I recently attended the Mexico Luxury Market Symposium, put on by the Luxury Registry (part of RCI), in Mexico City. Its held annually and is attended primary by real estate developers and the larger real estate company executives. The two-day event is packed with great sessions and panels that focus on the Mexico real estate market; where its at, where it may be going, its weakness and its strengths.
This was an especially interesting year with all that has been going on over the past 12 months.
There were a number of great speakers. Pulitzer prize winner Andres Oppenheimer was the main speaker of the event. He gave a sobering but enlightening talk on how he sees things are unfolding, especially with regards to Latin America and its relationship with the USA. He was tough on Mexico, saying it lives too much in the past, in its history, and needs to break out of that. The most positive point he had to make was with regards to Mexico’s opportunity for medical tourism and active retirement living. No matter how the health care issue goes in the USA, there is still going to be great opportunities for Mexico to offer very affordable healthcare services for Americans and the country should take advantage of this; developers included.

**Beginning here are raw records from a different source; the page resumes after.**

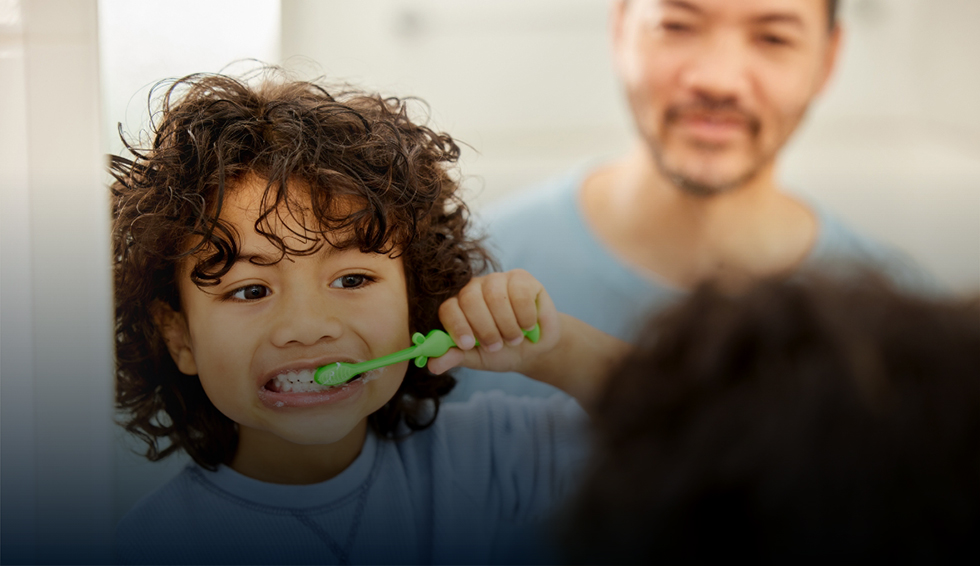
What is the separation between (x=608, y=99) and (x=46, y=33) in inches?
22.6

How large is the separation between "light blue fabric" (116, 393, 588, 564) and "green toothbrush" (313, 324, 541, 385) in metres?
0.11

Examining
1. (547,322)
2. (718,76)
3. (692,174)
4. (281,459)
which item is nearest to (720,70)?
(718,76)

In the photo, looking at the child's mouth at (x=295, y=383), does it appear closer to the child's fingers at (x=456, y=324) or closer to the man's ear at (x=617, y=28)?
the child's fingers at (x=456, y=324)

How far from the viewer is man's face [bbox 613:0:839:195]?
795 mm

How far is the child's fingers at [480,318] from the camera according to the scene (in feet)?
2.04

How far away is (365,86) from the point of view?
2.46 feet

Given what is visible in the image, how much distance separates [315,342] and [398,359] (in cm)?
7

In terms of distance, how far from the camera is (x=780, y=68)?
814mm

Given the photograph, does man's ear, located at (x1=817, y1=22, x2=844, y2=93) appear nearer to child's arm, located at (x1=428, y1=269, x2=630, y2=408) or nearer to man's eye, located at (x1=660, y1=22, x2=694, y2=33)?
man's eye, located at (x1=660, y1=22, x2=694, y2=33)

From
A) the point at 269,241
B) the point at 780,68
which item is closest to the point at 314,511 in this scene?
the point at 269,241

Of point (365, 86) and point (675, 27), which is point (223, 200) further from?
point (675, 27)

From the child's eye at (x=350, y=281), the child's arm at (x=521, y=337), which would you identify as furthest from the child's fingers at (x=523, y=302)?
the child's eye at (x=350, y=281)

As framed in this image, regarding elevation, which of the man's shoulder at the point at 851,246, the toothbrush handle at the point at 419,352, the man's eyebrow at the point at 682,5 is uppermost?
the man's eyebrow at the point at 682,5

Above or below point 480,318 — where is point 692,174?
above
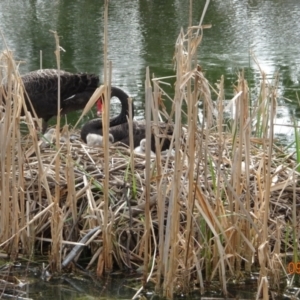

A problem Andres brought up that Mexico will have with the current USA administration is that Obama does not have a relationship with Latin America. Early in his campaign, when asked about his three favorite LA presidents, he could only name one, and he got the country of origin wrong. That will work against Mexico.
The most pressing question for everyone was; how long is this downturn going to last? Most tend to agree that the worst is probably over, but that recovery will not begin until sometime in 2011, and when it does, it will be slow. Although it is easy to fall into gloom and doom, many of the speakers were practical, saying that real estate is cyclical, usually in 10 year periods, and we are in the bottom of one of the troughs of these 10 year cycles. This cycle suffered a major dip, driven by investment. There were a number of figures quoted, but it seems that at least half of the purchases made over the past few years were for investment purposes rather than for personal use. Its going to take some time to work through the excess inventory that has come on the market, or will be coming on the market. Some tend to feel that there is a pent-up “shadow” inventory, made up of owners who want to sell but are waiting for the market to get somewhat better. That will add to an already slow recovery.
Consumers for Mexico real estate are the same people (Baby Boomers), but they are different psychologically through a “loss of wealth” syndrome. They are worried about retirement and preservation of wealth (what wealth they have left). As Wally Hobson, of NorthCourse Leisure Real Estate Solutions put it, “Conspicuous consumption is out, wealth recovery and preservation is in”.
Here’s a few other points Wally made:
- Branding will become even more important for real estate developments.
- Management of resort developments and reducing the cost of HOA fees will be important.
- Having expensive amenities will be less important for new projects going forward.
- Mega developments will not be coming back anytime soon, but rather small boutique developments (no golf course, centered around a boutique hotel).
- Remote destinations will have a tough time competing.
- The large, expensive homes will have a tough time selling. New market will be smaller, less expensive investment homes.
Active retirement living played a major role in the conference and I’m sure many developers left with this concept in the back of their minds; how can they build it into their current or on-the-planning-table development. With 401s becoming “201s”, many Americans will find that the only way to make their retirement savings last for them will be to make a move to Mexico, where the cost of living is so much lower and they get more for their dollar.
Here’s an interesting couple of facts about active living. 30 years ago the average age of someone in a retirement home was 65 years old. Today its 87. Before, primary competition for activity living developments was the oldest daughter, who would take it upon herself to take care of her parents. But today, the oldest daughter would be around 65 years old, and not in the best position to take care, or want to directly take care of her parents. This has turned the active living market into a US$100 billion dollar industry in the United States. There are a million retired Americans living in Mexico full time. That’s 25% of the total of all Americans retired, living outside of the USA.
I was part of a marketing panel and focused on the New Media that is quickly becoming something that developers and realtors need to be aware of. Traditional Media (TV, radio, newspapers, magazines, etc.) is important, but New Media (websites, blogs, social networks, online video), is quickly becoming very popular and could change the way many projects are marketed. I’ll get into that more in a future post.
Another positive note is that many of the larger developers, those with money (and juevos), are out looking to buy land, and they are doing so at bargain prices. They believe this is the bottom and now is the time to take advantage of low prices. So they are positive that this is just a downturn (and yes, a bad one at that), but the market will come back, just like it has through previous real estate cycles. And when it does, they will be ready to offer real estate product at good prices.
In summary; this is a serious downturn in the market, with sales dropping by as much as 80%, but we seemed to have gone through the worst of it. However, not much will be going on in 2010 and we won’t see markets seeing any significant up-tick until 2011, and even then, growth will be slow. 2010 will be, as 2009 has proven to be, a time of conserving cash flow, until times improve.